Perhaps the strongest argument in favor of M.E. is the more specific definition that comes with it.  M.E. seems to describe a subset-possibly also a majority-of the current CFS patient population. A clearer, more specific definition could eliminate much confusion in diagnosing the illness and it would help researchers by weeding out subjects whose illness is somehow different.

If the U.S. were to adopt M.E. without changing the definition of CFS, we would only add to the confusion about the illness-and muddy the waters for those who now use M.E. However, if the U.S. were to adopt M.E. and adopt the current M.E. definition at the same time, we would then have the problem of what to do with those patients who don't fit into the M.E. definition. Do they go back to the pre-diagnosis state of having a disease with no name? Do we simply leave them to deal with CFS, name, stigma and all? Clearly, we cannot let that happen.

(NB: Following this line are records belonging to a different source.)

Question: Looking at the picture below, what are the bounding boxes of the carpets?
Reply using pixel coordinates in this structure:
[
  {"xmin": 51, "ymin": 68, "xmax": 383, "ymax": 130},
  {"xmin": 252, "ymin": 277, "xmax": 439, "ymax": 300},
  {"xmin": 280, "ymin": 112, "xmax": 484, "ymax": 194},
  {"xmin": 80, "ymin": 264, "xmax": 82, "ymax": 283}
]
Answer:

I do not mean to dismiss M.E. (encephalopathy) as a future name for at least a part of the CFS community. It has a few inherent problems-the potential media insult of "the Me disease" and the public's basic uneasiness about brain disease-but those, I believe, are weak arguments against it. The real problem with M.E. is that it doesn't fit the illness we now define. So that's where we need to begin.

It's likely to be a complex process, and it will take a little time, but redefining the illness (or illnesses) that we now call CFS could lead to real progress toward better diagnosis, better research and greater understanding of this illness. Why not do that?